Experimental program
Comparison scheme
Effect test

Embodiment 1

[0168] Example 1 - Identification of NRT1.1B / OsNPF6.5

[0169] A wide range of rice varieties for nitrate and ammonium uptake and utilization were analyzed, including 34 indica and japonica cultivars. exist 15 in indica rice after N-nitrate labeling 15 N accumulation was significantly higher than that of japonica rice ( Figure 7 a), while in 15 Between indica and japonica rice after N-ammonium labeling 15 The difference in N accumulation was not statistically significant ( Figure 7 b). This analysis pointed out that indica rice actually had higher nitrate uptake activity than japonica rice. To identify genetic variants associated with divergent use of this nitrate, localization mapping was performed using chlorate, a toxic analog of nitrate. After testing 134 rice cultivars using the chlorate sensitivity assay, indica cultivars could be phenotypically distinguished from japonica cultivars by significantly higher chlorate sensitivity ( Figure 7 c). The...

Embodiment 2

[0179] Embodiment 2——NRT1.1B SNP analysis

[0180] Sequence analysis revealed two single nucleotide polymorphisms (SNPs) within the coding sequence (CDS) of NRT1.1B between Nipponbare and IR24. SNP1 (c.980C>T) results in a missense mutation where threonine (Thr) in Nipponbare corresponds to methionine (Met) in IR24 (p.Thr327Met substitution), while SNP2 is a synonymous nucleotide substitution (c.1335G>C)( figure 1 d). SNP1 and SNP2 in NRT1.1B were also detected between the parents JX17 and ZYQ8 used for qCHR10 mapping (Table 3), confirming the previous speculation that NRT1.1B corresponds to qCHR10. Amino acid substitutions in NRT1.1B-Nipponbare / IR24 occur in the central cytoplasmic loop (CCL), which is critical for trafficking function. This led us to hypothesize that NRT1.1B mutations caused by SNP1 may be responsible for the divergence in chlorate sensitivity and nitrate utilization between Nipponbare and IR24.

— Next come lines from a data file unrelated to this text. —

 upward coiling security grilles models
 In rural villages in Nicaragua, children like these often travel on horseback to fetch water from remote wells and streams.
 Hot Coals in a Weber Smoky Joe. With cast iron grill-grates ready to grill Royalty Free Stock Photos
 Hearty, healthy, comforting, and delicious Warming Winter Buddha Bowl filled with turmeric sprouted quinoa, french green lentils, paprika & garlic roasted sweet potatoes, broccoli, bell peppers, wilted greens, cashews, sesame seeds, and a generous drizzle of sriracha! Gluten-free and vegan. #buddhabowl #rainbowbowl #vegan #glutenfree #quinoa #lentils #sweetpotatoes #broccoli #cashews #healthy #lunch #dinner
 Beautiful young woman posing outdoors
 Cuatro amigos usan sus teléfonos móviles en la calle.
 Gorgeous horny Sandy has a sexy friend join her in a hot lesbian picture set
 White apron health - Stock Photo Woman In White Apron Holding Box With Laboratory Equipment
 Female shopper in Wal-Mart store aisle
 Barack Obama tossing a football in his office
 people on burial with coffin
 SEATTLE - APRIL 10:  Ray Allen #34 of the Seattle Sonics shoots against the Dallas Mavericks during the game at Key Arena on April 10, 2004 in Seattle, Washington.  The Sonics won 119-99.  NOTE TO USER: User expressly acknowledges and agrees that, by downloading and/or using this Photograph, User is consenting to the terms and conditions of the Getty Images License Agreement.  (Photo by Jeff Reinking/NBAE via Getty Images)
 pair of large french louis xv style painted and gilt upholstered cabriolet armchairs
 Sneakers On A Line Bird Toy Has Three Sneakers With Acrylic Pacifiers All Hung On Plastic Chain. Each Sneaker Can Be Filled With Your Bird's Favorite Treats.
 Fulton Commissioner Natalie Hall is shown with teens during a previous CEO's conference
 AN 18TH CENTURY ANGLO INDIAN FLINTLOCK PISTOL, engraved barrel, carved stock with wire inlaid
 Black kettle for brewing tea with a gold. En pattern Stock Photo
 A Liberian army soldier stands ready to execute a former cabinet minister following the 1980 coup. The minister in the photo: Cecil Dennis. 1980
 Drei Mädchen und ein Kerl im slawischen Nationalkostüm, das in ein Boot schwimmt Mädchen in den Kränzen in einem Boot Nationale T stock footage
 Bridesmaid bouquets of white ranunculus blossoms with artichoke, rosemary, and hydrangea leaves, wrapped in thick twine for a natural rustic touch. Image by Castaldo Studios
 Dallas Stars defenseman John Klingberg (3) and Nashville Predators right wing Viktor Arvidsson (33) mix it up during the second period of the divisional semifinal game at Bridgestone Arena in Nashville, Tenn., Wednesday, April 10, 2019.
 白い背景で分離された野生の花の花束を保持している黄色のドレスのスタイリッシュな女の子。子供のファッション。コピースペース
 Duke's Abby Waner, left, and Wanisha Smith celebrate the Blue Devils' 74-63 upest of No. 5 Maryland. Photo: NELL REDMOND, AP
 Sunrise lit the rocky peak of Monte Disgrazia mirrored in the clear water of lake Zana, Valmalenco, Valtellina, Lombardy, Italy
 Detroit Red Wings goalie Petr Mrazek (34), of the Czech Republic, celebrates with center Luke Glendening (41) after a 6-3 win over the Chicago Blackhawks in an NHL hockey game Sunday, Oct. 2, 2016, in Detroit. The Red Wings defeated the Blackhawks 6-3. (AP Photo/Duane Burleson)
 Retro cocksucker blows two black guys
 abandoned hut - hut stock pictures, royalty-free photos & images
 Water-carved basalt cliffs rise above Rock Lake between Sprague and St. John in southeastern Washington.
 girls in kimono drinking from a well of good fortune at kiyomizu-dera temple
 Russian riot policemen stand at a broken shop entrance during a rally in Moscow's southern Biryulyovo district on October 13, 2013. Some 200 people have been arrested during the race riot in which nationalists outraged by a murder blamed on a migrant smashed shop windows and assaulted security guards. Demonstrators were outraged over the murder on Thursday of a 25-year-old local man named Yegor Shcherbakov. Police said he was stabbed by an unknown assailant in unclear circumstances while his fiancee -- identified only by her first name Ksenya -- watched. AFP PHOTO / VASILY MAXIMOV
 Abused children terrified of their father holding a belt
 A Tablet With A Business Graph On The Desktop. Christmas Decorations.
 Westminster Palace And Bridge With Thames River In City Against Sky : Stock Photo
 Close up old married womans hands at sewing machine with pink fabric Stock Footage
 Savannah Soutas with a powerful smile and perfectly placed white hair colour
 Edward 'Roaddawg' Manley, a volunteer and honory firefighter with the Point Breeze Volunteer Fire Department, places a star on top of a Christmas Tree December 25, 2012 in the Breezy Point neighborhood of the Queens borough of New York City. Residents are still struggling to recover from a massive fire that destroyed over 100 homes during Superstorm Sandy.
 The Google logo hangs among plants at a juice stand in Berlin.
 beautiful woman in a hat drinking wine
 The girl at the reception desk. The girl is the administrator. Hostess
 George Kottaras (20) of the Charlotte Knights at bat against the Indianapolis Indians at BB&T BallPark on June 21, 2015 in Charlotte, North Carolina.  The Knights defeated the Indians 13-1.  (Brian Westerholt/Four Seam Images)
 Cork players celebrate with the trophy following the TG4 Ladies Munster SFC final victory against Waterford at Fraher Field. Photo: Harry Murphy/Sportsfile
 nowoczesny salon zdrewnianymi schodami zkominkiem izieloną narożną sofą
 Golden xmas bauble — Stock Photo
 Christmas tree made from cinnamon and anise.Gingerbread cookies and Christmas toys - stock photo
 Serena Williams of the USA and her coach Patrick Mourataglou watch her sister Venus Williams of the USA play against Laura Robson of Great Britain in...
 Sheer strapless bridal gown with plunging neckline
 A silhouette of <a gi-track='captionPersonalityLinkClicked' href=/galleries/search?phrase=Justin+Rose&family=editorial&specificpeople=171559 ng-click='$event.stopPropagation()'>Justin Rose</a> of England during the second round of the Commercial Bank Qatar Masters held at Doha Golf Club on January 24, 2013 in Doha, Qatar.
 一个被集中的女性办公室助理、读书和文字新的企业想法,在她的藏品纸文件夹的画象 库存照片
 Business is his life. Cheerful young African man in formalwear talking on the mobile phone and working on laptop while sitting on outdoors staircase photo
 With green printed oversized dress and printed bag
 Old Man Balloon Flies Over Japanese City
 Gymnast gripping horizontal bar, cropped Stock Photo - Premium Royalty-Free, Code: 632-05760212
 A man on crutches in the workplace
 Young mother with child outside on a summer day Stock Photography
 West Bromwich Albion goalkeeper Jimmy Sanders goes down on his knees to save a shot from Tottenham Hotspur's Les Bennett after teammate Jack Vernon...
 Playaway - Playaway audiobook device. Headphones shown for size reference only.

[0181] RNA extraction, cDNA preparation, and...

Embodiment 3

[0187] Example 3 - Verification of the NRT1.1B allele

[0188] To test the hypothesis, near isogenic lines (NILs) were further examined, including the NRT1.1B-IR24 allele in the Nipponbare background ( Figure 8 e). Compared with Nippon Fine, NIL is in 15 Chlorate sensitivity was shown after N-nitrate labeling ( figure 1 e) and 15 N accumulation ( figure 1 f and Figure 8 f) significant increase. Transgenic analysis of NRT1.1B-Nipponbare / IR24 under the control of the CaMV 35S promoter or its corresponding native promoter showed that, in 15 15N accumulation in NRT1.1B-IR24 transgenic plants after N-nitrate labeling was higher than in NRT1.1B-Nipponbare transgenic plants ( figure 1 g and Figure 9 a-c). Furthermore, the transcript expression of NRT1.1B in NIL or IR24 was similar or even lower than that of Nipponbare ( Figure 9 d), The possibility that differences in gene expression lead to functional variation in these two NRT1.1B alleles is ruled ...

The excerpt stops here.